O que fazer: Reproduza sem alterações o trecho do texto sobre direito do consumidor que vai de "Coordenador Marcos Catalan" até "horizontes à norma.".
═════ Documento de origem ═════
Coordenador Marcos Catalan
A reflexão acerca do direito do consumidor demonstra ser este um dos ramos do direito vivo frente à sociedade, pois a sua tutela manifesta proteção aos direitos e garantias fundamentais do consumidor, elo frágil da relação, operando, pela matriz normativa constitucional (regras e princípios), sendo capaz de alcançar o não-direito pela ampliação interpretativa, que reconhece novos horizontes à norma.
No que toca especialmente às relações de consumo, a tutela ofertada muitas vezes é insatisfativa, inadequada ou ineficiente, pois é voltada à procedimentalização burocrática do direito – muito distinta de uma proteção ou garantia de interesses -, e sua razão principal é a indevida consideração de outros temas relevantes que superam o mero acoplamento subsuntivo do suporte fático à regra. Ao se desconsiderar a relevância de temas que fogem do jurídico, esquece-se de um relevante ponto: certas organizações de interesses (ambientais, de consumidores, ético-religiosas, etc.), que tratam em tutelar aquilo que é decantado como valor negocial da política, são pouco propensos a tratativa negocial da política representativa. Por essa negativa de prestação por via representativa, preferem a via jurisdicional, uma vez que a reivindicação de um interesse pode ocorrer tanto pela via legislativa como pela via jurisdicional, vias que apresentam tipo de respostas diferentes (considera-se a primeira dogmática e a segunda contradogmática).
═════ Material fornecido ═════
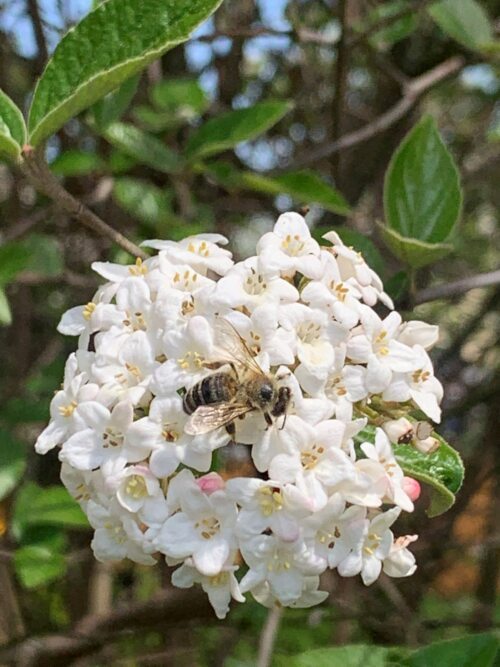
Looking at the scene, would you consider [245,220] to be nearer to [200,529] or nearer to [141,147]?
═════
═════ Material fornecido ═════
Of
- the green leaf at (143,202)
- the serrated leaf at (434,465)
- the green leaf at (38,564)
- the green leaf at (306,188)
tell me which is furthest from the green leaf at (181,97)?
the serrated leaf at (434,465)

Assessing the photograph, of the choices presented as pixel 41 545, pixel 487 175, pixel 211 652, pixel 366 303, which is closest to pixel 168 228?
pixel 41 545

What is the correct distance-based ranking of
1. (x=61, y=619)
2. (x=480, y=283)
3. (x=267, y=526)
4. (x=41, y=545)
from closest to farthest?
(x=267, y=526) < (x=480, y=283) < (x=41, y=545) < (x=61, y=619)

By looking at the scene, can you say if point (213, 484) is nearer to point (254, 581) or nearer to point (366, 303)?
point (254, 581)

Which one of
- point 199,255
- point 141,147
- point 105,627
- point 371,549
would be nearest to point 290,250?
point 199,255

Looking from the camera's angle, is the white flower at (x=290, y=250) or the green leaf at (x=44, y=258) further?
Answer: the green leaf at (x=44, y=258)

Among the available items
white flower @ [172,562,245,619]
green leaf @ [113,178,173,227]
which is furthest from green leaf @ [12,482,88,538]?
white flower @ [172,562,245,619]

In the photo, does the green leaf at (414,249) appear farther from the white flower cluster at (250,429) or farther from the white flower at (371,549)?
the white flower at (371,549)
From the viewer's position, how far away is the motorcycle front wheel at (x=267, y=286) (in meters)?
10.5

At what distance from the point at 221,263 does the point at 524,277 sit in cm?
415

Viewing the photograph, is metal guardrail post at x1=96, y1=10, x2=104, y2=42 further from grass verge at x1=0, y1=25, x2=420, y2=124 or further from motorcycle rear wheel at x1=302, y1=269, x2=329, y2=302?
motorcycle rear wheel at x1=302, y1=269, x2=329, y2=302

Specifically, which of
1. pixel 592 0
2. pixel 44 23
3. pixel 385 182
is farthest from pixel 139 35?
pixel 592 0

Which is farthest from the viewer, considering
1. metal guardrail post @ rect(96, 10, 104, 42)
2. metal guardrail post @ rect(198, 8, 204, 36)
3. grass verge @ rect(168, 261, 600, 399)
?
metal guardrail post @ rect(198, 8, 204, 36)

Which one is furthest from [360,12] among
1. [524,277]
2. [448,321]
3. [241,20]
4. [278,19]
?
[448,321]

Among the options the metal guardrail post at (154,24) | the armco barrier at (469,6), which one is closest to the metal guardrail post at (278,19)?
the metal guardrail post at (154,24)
═════
Resposta correta:
Coordenador Marcos Catalan
A reflexão acerca do direito do consumidor demonstra ser este um dos ramos do direito vivo frente à sociedade, pois a sua tutela manifesta proteção aos direitos e garantias fundamentais do consumidor, elo frágil da relação, operando, pela matriz normativa constitucional (regras e princípios), sendo capaz de alcançar o não-direito pela ampliação interpretativa, que reconhece novos horizontes à norma.